Abrechnung mit Kritikern Slalom-Königin Shiffrin: «Ich habe alles hinterfragt, was ich im Leben gelernt habe»
Nach acht medaillenlosen Olympia-Rennen in Folge bricht Mikaela Shiffrin den Fluch und fährt in überragender Manier zu Slalom-Gold. Anschliessend lässt die US-Amerikanerin tief blicken und rechnet mit ihren Kritikern ab.

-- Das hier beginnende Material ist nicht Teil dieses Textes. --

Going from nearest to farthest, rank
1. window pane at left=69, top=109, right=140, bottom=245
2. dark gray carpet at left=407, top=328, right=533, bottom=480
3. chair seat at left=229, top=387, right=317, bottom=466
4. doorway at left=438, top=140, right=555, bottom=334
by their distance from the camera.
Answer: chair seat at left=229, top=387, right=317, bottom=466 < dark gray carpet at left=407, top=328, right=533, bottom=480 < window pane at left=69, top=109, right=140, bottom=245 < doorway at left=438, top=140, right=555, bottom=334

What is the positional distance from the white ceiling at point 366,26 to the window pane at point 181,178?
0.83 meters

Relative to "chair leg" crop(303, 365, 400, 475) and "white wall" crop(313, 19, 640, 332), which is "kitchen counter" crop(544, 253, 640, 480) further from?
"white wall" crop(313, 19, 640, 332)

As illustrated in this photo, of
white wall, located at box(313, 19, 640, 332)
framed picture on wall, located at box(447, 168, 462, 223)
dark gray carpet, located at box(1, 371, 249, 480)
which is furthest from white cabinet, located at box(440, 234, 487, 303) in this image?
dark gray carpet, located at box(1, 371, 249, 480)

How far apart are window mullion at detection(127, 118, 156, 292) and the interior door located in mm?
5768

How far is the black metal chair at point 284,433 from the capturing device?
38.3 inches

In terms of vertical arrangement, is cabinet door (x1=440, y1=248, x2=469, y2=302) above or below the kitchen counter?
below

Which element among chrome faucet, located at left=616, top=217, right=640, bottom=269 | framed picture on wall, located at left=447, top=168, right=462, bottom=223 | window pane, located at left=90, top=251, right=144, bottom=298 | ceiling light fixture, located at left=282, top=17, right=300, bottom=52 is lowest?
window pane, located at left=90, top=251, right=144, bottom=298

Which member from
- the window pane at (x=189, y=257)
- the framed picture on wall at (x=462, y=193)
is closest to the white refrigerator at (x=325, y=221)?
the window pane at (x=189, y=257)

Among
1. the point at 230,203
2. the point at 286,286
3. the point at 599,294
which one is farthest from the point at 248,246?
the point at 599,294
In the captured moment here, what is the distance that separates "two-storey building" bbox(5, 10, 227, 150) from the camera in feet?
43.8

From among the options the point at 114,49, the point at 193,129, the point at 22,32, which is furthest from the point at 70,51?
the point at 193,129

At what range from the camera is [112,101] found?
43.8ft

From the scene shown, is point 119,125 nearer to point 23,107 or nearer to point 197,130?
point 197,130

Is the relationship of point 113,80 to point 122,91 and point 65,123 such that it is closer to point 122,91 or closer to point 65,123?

Mikaela Shiffrin kürt sich in Cortina zum zweiten Mal nach 2014 zur Slalom-Olympiasiegerin und schafft damit, was vor ihr bisher nur Vreni Schneider gelungen war. Mit dem überlegenen Triumph beendet die US-Amerikanerin zugleich eine Serie von acht Olympia-Auftritten ohne Medaille.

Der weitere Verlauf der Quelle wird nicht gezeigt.